Borrowing from your company – Can you avoid the tax charge?

If you intend to borrow from your company, can you avoid the tax charge?

HMRC has always discouraged director shareholders from borrowing money from their companies by implementing a special tax, known as a s.455 charge.

The amount of the charge is equal to 25% of the sum the director shareholder owes and hasn’t repaid within nine months of the end of the accounting period in which the borrowing occurred.

Until tough rules were introduced in 2012/13 it was relatively easy for companies to dodge some or all of the s.455 charge by using a process called “bed and breakfasting.”

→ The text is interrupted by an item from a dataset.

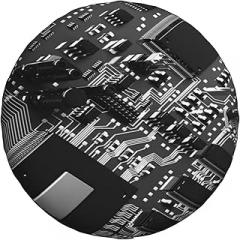 Electronic Chip Circuit Spare Waterproof Leather Tire Cover Fit for Rv SUV Truck Travel Trailer 17 Inch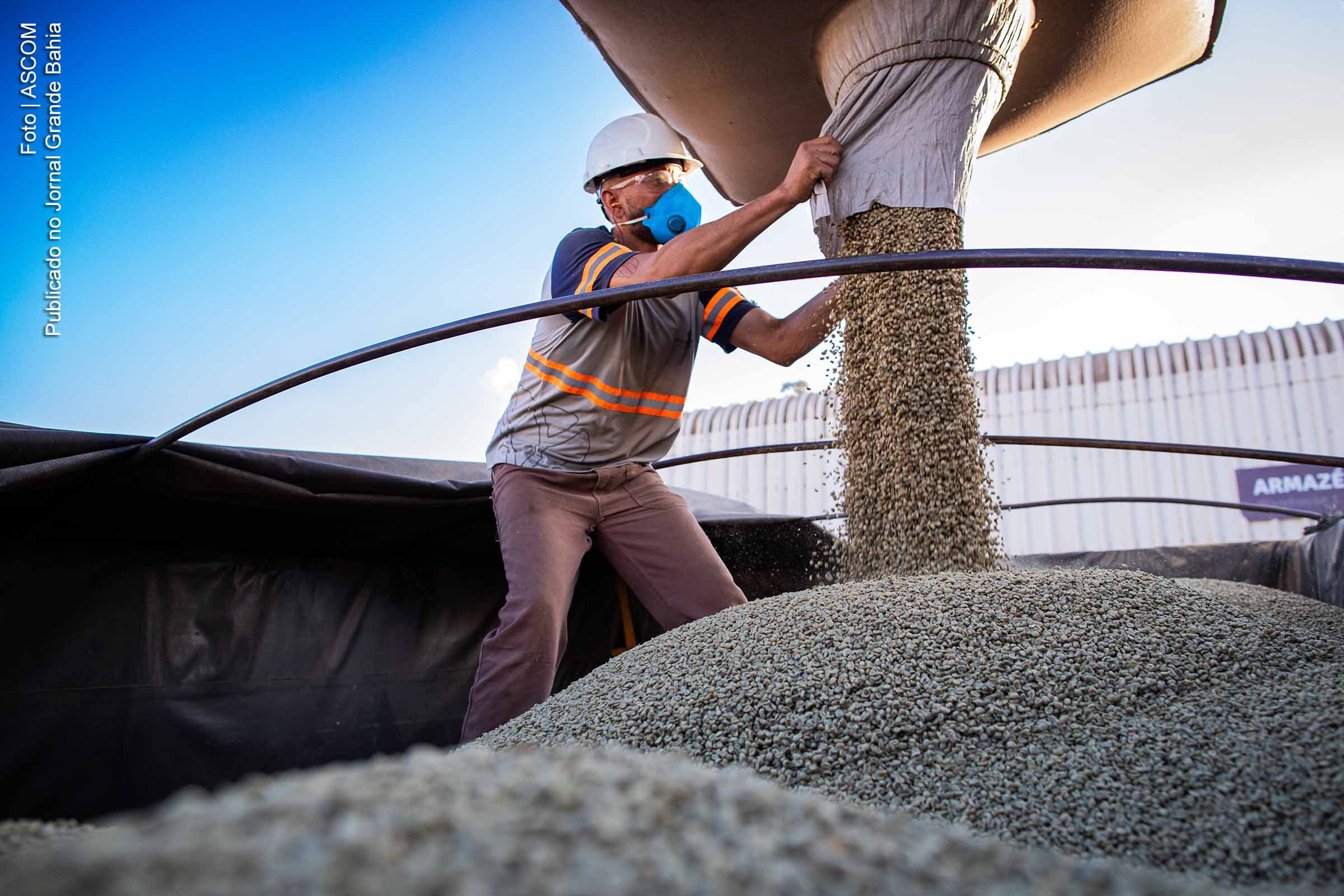 Brasil na vanguarda global dos alimentos.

The end of bed and breakfasting

Bed and breakfasting involved borrowing more from the company and using it to repay the original debt within the nine-month deadline. That meant the s.455 tax was rolled forward to the following financial year, when, if necessary, it would be bed and breakfasted again. This trick is no longer possible.

As bed and breakfasting is no longer effective, the only way to avoid s.455 tax is for you to repay your company what you owe it within the nine months following its financial year end. If you can’t afford to do that from your own resources, the anti-bed and breakfasting rules allow you to use the company’s money to do it, but only where it counts as your taxable income such as a dividend or a bonus

If your company can’t pay a dividend or bonus, the good news is that there’s an alternative way to avoid the s.455 bill that doesn’t involve repaying the debt.


Changing your company’s financial period to end on a date before you borrowed money from it means there will be nothing for the s.455 charge to apply to.